Giray yine yorucu bir iş gününden sonra eve geldi. Bu yaşta nekadar da zorlanıyordu. Küçüklüğünden beri babası yüzünden çalışmak zorundaydı, yoksa o iğrenç borçlarını kim ödeyecekti? Şimdi ise annesine sağlıklı bir hayat sunmak için çalışıyor ve her ne kadar yorulsa da annesine belli ettirmemeye özen gösteriyordu.
Eve girdi yine annesi üzülmesin diye, yorgunluğunu belli etmeden gülümseyerek içeri seslendi "Annem hanııım, oğlun geldi!"
Ses yoktu. Mutfaktan 'hoşgeldin paşam' diyen bir ses yoktu. Tabakların tıkırtısı yoktu. Ayak sesleri yoktu. Sanki evde yaşam yoktu.
Giray adım adım mutfağa yaklaştı. Göremedi annesini. Belki de lavabodadır diye düşündü ve seslendi "Annem hanım lavaboda mısın?" bekledi... bekledi. Ses yok. Banyoya doğru ellerini yıkamak için yürüdü ve kapıyı açtı...

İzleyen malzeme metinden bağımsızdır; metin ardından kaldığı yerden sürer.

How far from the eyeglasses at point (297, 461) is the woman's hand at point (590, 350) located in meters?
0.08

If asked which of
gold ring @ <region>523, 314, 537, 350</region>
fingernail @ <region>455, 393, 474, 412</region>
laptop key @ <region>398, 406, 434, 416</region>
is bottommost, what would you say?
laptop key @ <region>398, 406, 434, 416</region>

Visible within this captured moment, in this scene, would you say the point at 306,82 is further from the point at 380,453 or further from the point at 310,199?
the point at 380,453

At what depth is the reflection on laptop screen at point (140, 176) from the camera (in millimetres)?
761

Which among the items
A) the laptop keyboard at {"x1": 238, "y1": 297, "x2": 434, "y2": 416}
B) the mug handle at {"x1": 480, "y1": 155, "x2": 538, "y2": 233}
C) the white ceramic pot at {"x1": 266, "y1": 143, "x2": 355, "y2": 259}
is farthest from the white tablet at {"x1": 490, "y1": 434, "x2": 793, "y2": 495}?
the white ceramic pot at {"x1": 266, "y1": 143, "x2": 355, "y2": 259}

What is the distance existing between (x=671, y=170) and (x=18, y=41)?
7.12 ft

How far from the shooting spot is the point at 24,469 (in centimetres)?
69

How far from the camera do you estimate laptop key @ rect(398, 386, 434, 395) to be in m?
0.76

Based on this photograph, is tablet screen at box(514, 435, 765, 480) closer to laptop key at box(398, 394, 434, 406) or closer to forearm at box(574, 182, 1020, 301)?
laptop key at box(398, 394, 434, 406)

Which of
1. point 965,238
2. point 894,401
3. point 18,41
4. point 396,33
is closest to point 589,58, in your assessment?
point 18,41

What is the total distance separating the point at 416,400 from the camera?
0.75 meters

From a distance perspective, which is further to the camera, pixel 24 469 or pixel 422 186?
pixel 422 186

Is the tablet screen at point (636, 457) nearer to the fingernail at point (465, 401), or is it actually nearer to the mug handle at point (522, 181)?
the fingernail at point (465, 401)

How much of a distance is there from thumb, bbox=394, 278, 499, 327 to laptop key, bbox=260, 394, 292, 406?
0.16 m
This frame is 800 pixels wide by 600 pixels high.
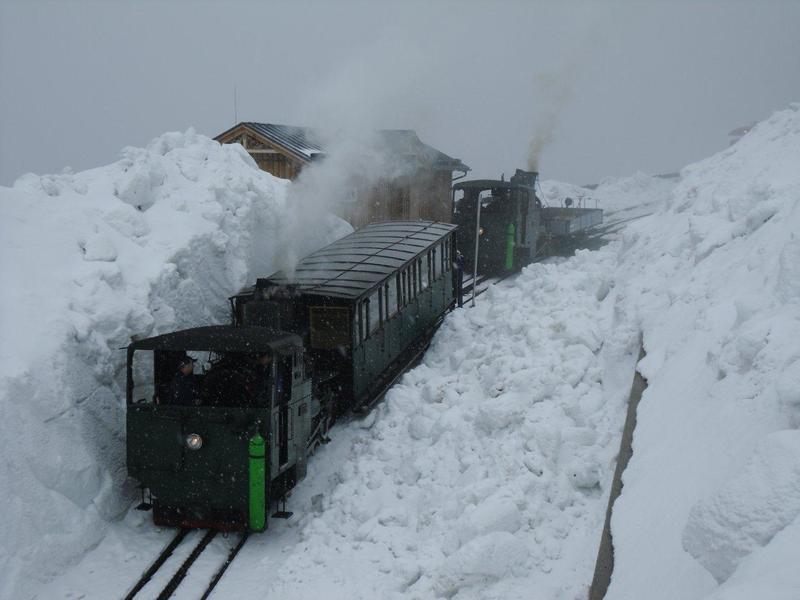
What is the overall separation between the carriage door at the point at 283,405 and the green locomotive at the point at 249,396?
1 centimetres

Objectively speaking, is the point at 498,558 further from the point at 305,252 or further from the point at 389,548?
the point at 305,252

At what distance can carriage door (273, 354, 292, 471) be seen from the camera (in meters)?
8.66

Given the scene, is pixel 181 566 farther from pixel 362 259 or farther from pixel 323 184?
pixel 323 184

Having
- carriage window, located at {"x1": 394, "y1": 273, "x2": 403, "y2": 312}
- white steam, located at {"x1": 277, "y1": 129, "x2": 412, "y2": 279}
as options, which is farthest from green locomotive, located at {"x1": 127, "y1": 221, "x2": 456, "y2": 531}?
white steam, located at {"x1": 277, "y1": 129, "x2": 412, "y2": 279}

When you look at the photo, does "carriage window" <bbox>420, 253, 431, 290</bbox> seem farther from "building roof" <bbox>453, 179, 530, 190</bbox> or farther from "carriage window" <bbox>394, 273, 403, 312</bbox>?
"building roof" <bbox>453, 179, 530, 190</bbox>

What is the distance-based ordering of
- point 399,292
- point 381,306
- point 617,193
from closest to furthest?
point 381,306 < point 399,292 < point 617,193

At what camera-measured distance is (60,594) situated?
7.44m

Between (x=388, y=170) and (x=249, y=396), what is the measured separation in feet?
43.8

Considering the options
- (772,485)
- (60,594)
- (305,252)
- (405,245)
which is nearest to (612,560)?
(772,485)

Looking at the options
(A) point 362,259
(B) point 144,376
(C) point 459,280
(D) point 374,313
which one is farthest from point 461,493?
(C) point 459,280

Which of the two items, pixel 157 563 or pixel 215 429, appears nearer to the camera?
pixel 157 563

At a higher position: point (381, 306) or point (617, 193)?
point (617, 193)

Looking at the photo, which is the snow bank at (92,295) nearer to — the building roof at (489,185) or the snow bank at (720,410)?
the snow bank at (720,410)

Sessizlik. Şimdi Giray'ın nefes alışı bile duyulmuyordu, okadar sessizdi. Büyük sessizliğin yerini Giray'ın bağırışları aldı. "ANNEEE!!"
"Anne aç gözünü!"
"Anne konuş benimle!"
"ANNEE bırakma beni anne...!"
-----
Karanlık odanın sessizliği telefon sesi ile bozuldu. Giray aynı rüyaları görmekten okadar yıpranmış ve bıkmıştı ki dayanamıyordu, ama öfkesi onu hayatta tutuyordu. Saate baktı, yine adam gibi uyuyamamış uykusuz ve yorgundu. Kalktı ve pes etmeden arayan kişinin kim olduğunu öğrenmek için telefonun ekranına baktı. Ekranda ki ismi görünce gözlerini devirdi.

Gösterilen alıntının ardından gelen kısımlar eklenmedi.